Retype the section of the passage on nutrition during pregnancy that begins with the words "Iron is a mineral" and ends after "affect the baby.".

PASSAGE FOR REVIEW:

=====

Vitamin D works with calcium to help build the baby's bones and teeth and helps promote healthy eyesight and skin.

It’s recommended that all women, regardless of pregnancy status, consume 600 IU of vitamin D per day. This can be achieved through supplementation or dietary sources like fortified foods, mushrooms, and fatty fish such as salmon and sardines.



Iron is a mineral that is important during pregnancy, as it helps red blood cells deliver oxygen to the fetus.

Women who are not pregnant need 18 mg of iron per day, whereas pregnant women need 27 mg per day. This increased amount can be achieved through supplementation or dietary sources like lean red meat, poultry, fish, dried beans and peas, iron-fortified cereals, and prune juice.

Foods to avoid while pregnant

Not all foods are fair game during pregnancy, so you should work with your clients to educate them on what foods to limit or avoid. 

Here are some foods to avoid while pregnant. 

  • Raw fish and eggs: While cooked fish can offer many health benefits, your client must avoid fish that are raw and high in mercury since they can have a higher risk of bacteria contamination. Raw eggs can also contain salmonella, which is a harmful bacteria that can adversely affect the baby.

=====

AVAILABLE DATA:
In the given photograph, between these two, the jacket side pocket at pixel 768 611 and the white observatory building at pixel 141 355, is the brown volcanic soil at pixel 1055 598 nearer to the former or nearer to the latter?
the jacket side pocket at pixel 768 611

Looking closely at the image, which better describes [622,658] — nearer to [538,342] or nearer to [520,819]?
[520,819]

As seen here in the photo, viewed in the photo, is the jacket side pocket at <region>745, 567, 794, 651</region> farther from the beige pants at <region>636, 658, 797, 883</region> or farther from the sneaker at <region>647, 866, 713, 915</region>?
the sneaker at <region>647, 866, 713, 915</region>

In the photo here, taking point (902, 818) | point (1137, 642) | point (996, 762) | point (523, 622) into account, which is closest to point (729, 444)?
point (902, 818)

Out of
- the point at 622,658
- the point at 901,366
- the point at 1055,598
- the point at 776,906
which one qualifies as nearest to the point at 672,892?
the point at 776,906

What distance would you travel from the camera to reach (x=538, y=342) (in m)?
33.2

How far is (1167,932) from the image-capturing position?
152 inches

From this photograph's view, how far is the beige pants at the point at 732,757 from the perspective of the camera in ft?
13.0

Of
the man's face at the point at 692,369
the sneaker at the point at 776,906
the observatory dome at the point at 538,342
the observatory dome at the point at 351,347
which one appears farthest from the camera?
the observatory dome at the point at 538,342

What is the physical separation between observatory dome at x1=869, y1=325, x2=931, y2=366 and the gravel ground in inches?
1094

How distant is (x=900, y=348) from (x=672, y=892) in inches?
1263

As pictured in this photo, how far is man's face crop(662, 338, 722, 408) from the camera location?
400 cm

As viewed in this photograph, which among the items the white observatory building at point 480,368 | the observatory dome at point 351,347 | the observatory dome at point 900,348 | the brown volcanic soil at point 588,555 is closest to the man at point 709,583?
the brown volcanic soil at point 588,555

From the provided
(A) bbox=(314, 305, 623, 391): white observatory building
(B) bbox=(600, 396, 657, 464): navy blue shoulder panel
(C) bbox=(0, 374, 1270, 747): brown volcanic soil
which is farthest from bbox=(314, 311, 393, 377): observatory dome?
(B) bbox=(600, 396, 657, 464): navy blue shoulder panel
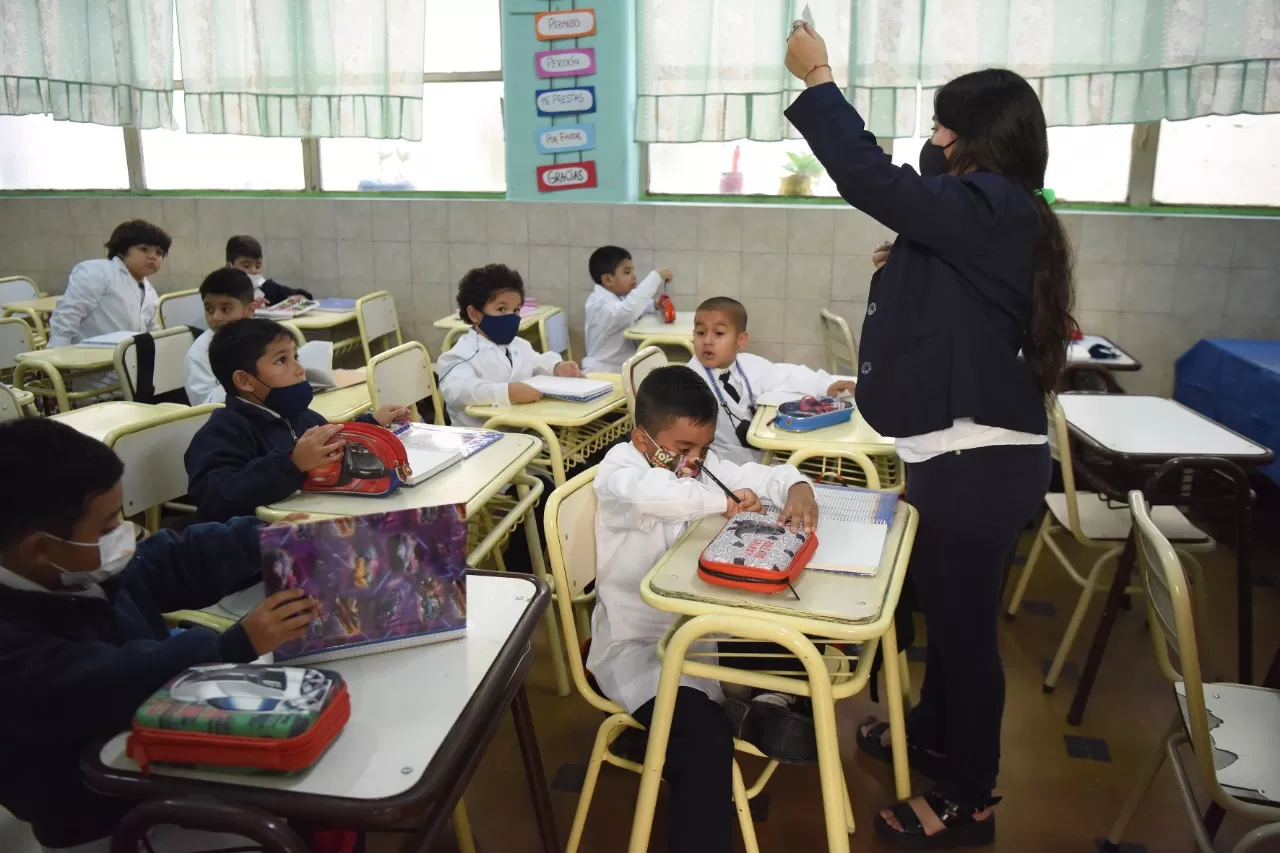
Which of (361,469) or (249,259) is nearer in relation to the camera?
(361,469)

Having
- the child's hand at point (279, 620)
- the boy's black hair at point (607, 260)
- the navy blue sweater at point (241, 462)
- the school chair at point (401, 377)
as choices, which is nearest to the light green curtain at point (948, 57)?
the boy's black hair at point (607, 260)

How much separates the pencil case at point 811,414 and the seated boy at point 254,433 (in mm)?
1205

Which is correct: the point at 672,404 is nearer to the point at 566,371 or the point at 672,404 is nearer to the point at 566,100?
the point at 566,371

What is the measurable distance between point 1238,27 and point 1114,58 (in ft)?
1.49

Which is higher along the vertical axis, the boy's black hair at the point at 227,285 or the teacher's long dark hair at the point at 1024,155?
the teacher's long dark hair at the point at 1024,155

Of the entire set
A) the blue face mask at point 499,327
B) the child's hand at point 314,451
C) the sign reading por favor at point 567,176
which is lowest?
the child's hand at point 314,451

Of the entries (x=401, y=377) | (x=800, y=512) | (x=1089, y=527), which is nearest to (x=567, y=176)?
(x=401, y=377)

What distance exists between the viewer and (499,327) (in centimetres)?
330

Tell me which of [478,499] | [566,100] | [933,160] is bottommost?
[478,499]

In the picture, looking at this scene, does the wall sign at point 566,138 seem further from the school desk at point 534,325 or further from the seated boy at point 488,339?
the seated boy at point 488,339

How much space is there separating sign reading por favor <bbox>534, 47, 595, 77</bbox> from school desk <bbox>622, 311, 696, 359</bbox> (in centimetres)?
130

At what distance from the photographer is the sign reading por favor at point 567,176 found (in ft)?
16.1

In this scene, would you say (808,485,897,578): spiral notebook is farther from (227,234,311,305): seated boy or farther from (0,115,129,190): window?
(0,115,129,190): window

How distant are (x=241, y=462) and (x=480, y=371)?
4.34 feet
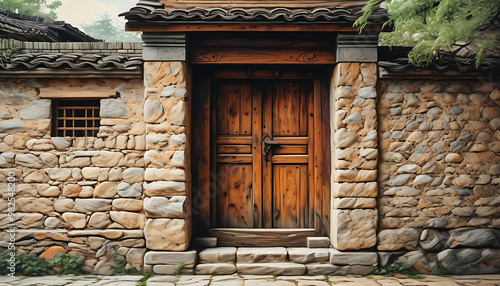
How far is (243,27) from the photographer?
4.78 m

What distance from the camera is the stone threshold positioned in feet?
15.8

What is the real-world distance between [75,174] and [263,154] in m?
2.43

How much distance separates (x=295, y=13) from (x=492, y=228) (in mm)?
3608

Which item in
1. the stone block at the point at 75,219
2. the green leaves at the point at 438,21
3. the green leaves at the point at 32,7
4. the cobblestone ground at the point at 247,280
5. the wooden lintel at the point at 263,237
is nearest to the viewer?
the green leaves at the point at 438,21

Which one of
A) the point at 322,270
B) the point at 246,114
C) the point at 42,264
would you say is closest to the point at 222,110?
the point at 246,114

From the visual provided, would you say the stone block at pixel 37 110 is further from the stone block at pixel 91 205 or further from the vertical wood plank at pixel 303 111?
the vertical wood plank at pixel 303 111

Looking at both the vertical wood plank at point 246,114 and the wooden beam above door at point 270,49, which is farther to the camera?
the vertical wood plank at point 246,114

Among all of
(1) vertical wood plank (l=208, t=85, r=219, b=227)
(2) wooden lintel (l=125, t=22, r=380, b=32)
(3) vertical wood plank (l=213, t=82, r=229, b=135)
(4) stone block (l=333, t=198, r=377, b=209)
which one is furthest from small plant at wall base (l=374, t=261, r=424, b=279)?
(2) wooden lintel (l=125, t=22, r=380, b=32)

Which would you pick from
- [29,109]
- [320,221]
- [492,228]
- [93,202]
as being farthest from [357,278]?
[29,109]

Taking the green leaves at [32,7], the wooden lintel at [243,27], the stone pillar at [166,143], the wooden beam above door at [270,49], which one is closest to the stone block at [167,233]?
the stone pillar at [166,143]

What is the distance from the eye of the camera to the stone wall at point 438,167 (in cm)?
492

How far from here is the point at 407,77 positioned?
495 centimetres

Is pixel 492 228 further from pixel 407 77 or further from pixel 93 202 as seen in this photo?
pixel 93 202

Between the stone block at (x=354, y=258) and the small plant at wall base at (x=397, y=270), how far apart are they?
0.39ft
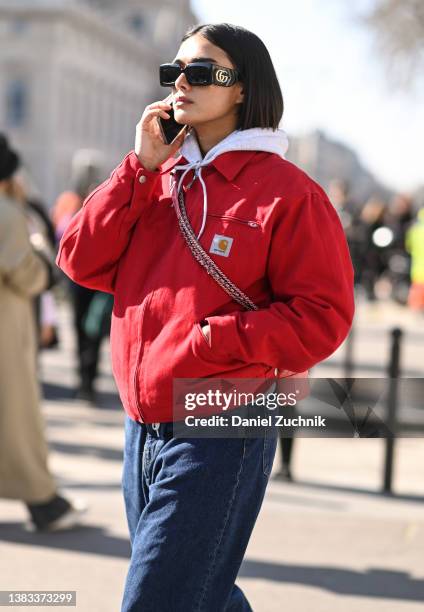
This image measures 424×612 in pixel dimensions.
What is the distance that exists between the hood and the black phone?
5 centimetres

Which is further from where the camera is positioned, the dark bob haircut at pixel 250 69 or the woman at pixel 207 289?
the dark bob haircut at pixel 250 69

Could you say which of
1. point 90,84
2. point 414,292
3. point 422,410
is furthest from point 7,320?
point 90,84

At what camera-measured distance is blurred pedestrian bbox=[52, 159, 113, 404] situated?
906 cm

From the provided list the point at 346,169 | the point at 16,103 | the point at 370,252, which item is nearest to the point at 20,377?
the point at 370,252

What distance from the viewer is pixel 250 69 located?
9.53ft

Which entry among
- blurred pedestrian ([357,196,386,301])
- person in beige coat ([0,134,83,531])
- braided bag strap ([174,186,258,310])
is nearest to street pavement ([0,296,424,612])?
person in beige coat ([0,134,83,531])

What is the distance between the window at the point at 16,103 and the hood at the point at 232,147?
71.8m

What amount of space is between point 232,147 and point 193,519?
89cm

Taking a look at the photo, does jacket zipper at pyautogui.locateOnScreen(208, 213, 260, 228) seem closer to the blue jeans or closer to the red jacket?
the red jacket

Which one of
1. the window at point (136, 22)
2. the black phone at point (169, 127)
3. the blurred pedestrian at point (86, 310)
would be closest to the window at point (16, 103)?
the window at point (136, 22)

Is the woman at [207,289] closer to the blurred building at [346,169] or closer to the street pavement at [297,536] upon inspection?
the street pavement at [297,536]

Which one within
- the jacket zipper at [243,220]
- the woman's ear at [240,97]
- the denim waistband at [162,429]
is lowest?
the denim waistband at [162,429]

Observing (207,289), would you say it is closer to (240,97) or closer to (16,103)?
(240,97)

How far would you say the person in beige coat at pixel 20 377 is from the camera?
5.34 meters
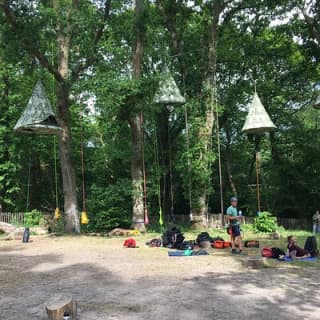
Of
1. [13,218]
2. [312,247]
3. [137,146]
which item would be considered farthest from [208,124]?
[13,218]

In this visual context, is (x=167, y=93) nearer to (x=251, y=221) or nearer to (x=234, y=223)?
(x=234, y=223)

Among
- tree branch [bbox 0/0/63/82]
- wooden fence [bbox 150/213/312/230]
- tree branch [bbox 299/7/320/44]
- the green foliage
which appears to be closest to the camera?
tree branch [bbox 0/0/63/82]

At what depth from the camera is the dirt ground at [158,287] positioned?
6.06 metres

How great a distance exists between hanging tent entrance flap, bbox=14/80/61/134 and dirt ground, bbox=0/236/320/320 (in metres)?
5.48

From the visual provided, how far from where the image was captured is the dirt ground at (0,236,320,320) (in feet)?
19.9

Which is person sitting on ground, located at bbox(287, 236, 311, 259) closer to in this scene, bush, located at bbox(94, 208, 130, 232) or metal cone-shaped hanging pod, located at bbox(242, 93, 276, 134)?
metal cone-shaped hanging pod, located at bbox(242, 93, 276, 134)

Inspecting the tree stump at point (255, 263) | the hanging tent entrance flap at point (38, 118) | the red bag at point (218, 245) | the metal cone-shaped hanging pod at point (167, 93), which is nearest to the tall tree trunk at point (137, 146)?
the metal cone-shaped hanging pod at point (167, 93)

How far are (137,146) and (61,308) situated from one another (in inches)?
574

=====

YOUR RESPONSE:
Iron is a mineral that is important during pregnancy, as it helps red blood cells deliver oxygen to the fetus.

Women who are not pregnant need 18 mg of iron per day, whereas pregnant women need 27 mg per day. This increased amount can be achieved through supplementation or dietary sources like lean red meat, poultry, fish, dried beans and peas, iron-fortified cereals, and prune juice.

Foods to avoid while pregnant

Not all foods are fair game during pregnancy, so you should work with your clients to educate them on what foods to limit or avoid. 

Here are some foods to avoid while pregnant. 

  • Raw fish and eggs: While cooked fish can offer many health benefits, your client must avoid fish that are raw and high in mercury since they can have a higher risk of bacteria contamination. Raw eggs can also contain salmonella, which is a harmful bacteria that can adversely affect the baby.